A, wonende te B, klager,  tegen:  

C, huisarts, wonende te D, de persoon over wie wordt geklaagd, hierna te noemen de arts. 

1. Het verloop van het geding

Het klaagschrift is ontvangen op 21 augustus 2008. De gemachtigde van de arts, mr A.W. Hielkema, werkzaam bij de Stichting Rechtsbijstand Gezondheidszorg te Utrecht, heeft namens de arts op de klacht gereageerd. Hierna hebben partijen (in het kader van de repliek en dupliek) te kennen gegeven hun standpunten te handhaven. Partijen hebben geen gebruik gemaakt van de gelegenheid om in het vooronderzoek mondeling te worden gehoord. De mondelinge behandeling door het College heeft plaatsgevonden ter openbare zitting van 8 september 2009. Partijen zijn verschenen, de arts vergezeld van mr Hielkema voornoemd. Zij hebben hun standpunten mondeling toegelicht. Tegelijkertijd, maar niet gevoegd, zijn de zaken behandeld tegen na te noemen artsen E en F.

2. De feiten

2.1 In de nacht van 12 op 13 april 2008 is klager op straat aangevallen. Bij het verdedigen is klager onder meer aan zijn rechter hand geraakt. Nadat klager bij de politie aangifte had gedaan is klager zondagochtend 13 april 2008 bij de spoedeisende hulp G in B geweest. Daar stuurde men klager door naar de huisartsenpost. Mw E, indertijd huisarts in opleiding in haar laatste opleidingsjaar, was op dat moment met haar opleider werkzaam op deze huisartsenpost (hap). Mevrouw E heeft klager toen onderzocht. Als onderzoeksbevindingen heeft mevrouw E genoteerd: “Bewustzijn helder. R. hand zwelling basis dig 4/5. Geen asdrukpijn. L. hand handpalm kleine schaafwond. L kaak uitwendig g.a. drukpijn thv kaakgewricht. Neurologisch onderzoek g.a. Geen verder uitwendig letsel bij inspectie.”
Mevrouw E is vervolgens tot de werkdiagnose “kneuzing rechter hand” gekomen, waarbij herstel binnen enkele weken te verwachten was. Op basis hiervan heeft zij een afwachtend beleid voorgesteld, geadviseerd ijs op de hand te doen en in ieder geval binnen 10 dagen de hand door de eigen huisarts te laten herbeoordelen.

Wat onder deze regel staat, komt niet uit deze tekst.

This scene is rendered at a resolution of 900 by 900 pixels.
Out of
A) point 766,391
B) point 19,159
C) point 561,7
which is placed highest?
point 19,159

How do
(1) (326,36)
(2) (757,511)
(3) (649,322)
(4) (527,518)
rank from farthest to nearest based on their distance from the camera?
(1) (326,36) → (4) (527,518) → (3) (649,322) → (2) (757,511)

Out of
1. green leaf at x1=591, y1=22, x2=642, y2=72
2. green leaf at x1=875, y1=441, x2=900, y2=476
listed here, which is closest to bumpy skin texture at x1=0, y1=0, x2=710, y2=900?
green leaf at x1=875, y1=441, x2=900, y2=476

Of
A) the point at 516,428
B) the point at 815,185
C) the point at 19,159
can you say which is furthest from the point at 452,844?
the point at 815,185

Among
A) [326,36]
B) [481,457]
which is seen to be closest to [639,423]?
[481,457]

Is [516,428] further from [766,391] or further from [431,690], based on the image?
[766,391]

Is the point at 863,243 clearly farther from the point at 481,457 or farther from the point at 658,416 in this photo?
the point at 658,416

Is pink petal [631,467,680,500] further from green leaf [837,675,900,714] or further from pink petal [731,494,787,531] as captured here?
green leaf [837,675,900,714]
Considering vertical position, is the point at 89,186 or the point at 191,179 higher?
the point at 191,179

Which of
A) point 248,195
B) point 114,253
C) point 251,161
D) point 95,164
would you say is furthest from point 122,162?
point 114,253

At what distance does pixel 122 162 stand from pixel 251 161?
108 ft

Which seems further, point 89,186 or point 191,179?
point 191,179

2.2 Klager is op maandag 14 april 2008 naar zijn eigen huisarts mevrouw F gegaan. Deze heeft de rechter hand onderzocht. Onder meer omdat zij geen asdrukpijn constateerde achtte zij een fractuur niet waarschijnlijk en ging zij uit van een forse kneuzing. Mevrouw F heeft toen onder meer geadviseerd om ijs op de hand te doen. Het verzoek van klager om een röntgenfoto heeft mevrouw F niet ingewilligd.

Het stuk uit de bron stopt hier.